The biopsychosocial model consider chronic pain and disability as the consequences of the dynamic interplay between physiological, psychological, and social factors [6]. In the present study, the chronicity of pain among this group of workers was established by self-reported inclusion criteria and further objectively recognized by an observed parallelism between pain and indicators of neural alterations (central sensitization). Besides obvious biological deficiencies, such as reduced strength and rapid force capacity, also impaired psychosocial features were present in the participants with chronic pain (fear avoidance and WAI item 7 on mental resources).
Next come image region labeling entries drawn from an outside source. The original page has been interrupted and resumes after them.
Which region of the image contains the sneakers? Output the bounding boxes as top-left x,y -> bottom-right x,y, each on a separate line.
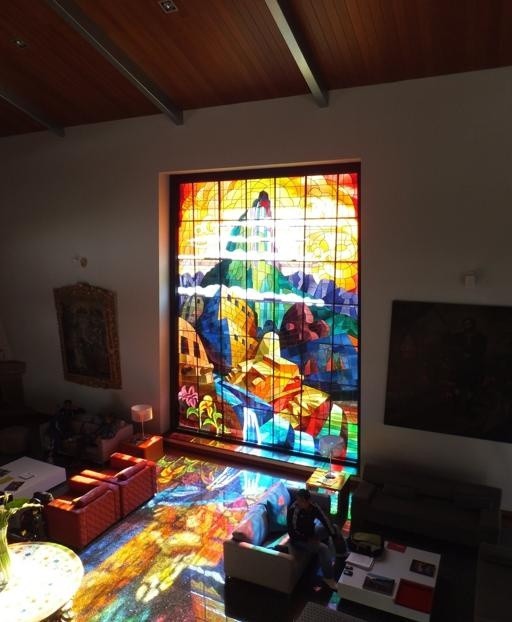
322,577 -> 338,590
336,552 -> 351,558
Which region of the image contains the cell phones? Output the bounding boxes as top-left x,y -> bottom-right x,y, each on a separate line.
345,571 -> 353,576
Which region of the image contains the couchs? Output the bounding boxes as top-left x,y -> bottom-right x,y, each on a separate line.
41,414 -> 134,466
350,459 -> 503,549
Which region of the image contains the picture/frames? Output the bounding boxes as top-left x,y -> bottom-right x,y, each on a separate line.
52,281 -> 122,390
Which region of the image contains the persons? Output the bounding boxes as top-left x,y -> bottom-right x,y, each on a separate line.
286,489 -> 343,591
49,398 -> 118,466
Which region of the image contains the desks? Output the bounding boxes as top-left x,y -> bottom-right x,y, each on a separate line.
0,540 -> 85,622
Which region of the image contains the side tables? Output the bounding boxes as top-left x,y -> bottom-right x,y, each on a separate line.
122,433 -> 164,463
305,466 -> 350,530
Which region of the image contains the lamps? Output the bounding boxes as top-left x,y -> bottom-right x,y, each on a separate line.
130,404 -> 152,439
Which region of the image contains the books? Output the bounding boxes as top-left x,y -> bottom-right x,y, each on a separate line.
344,552 -> 376,570
362,573 -> 394,596
409,559 -> 435,577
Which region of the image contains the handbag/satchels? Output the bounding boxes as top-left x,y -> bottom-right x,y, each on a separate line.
268,545 -> 289,554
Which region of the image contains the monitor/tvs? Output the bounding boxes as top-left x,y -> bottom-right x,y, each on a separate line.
383,299 -> 512,444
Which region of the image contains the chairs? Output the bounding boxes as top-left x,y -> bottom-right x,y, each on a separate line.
222,498 -> 321,595
45,451 -> 158,553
The interaction of the abovementioned factors could have led to an imbalance between individual capacity and work demands, as evidenced by impaired work ability and work disability, consequently affecting overall health (i.e. self-rated health) among the workers with chronic pain. Self-rated health is a major independent predictor of objective health, morbidity and mortality [5759] and especially symptoms such as chronic pain and fatigue are important constituents of self-rated health. Additionally, chronic pain is independently and significantly related to self-rated health [60] and impaired general health is associated with poor recovery from chronic pain [61]. Future studies on upper limb chronic pain management must carefully consider the biopsychosocial nature of pain in order to augment treatment success.

Strength and limitations

Our study has both strengths and limitations. Combining direct measures of pressure pain threshold and rapid force capacity with subjective reporting of pain and its biopsychosocial consequences is a strength. A study limitation was that no muscle biopsies were obtained to examine intramuscular differences potentially accountable for the observed reduction of rapid force capacity and maximal muscle strength. Finally, the exclusion and inclusion criteria used in this cross-sectional study confines the generalizability of the results to individuals with chronic upper limb pain exposed to highly repetitive and forceful job tasks.

Conclusions

Chronically painful upper limb muscles demonstrated impaired rapid force capacity and neural activation compared to non-painful muscles. Further, workers with chronic pain showed impaired work ability, work disability and general health compared to pain-free controls. Future studies on rehabilitation of upper limb chronic pain in workers with physically demanding job tasks must carefully consider the biopsychosocial nature of pain in order to augment treatment success.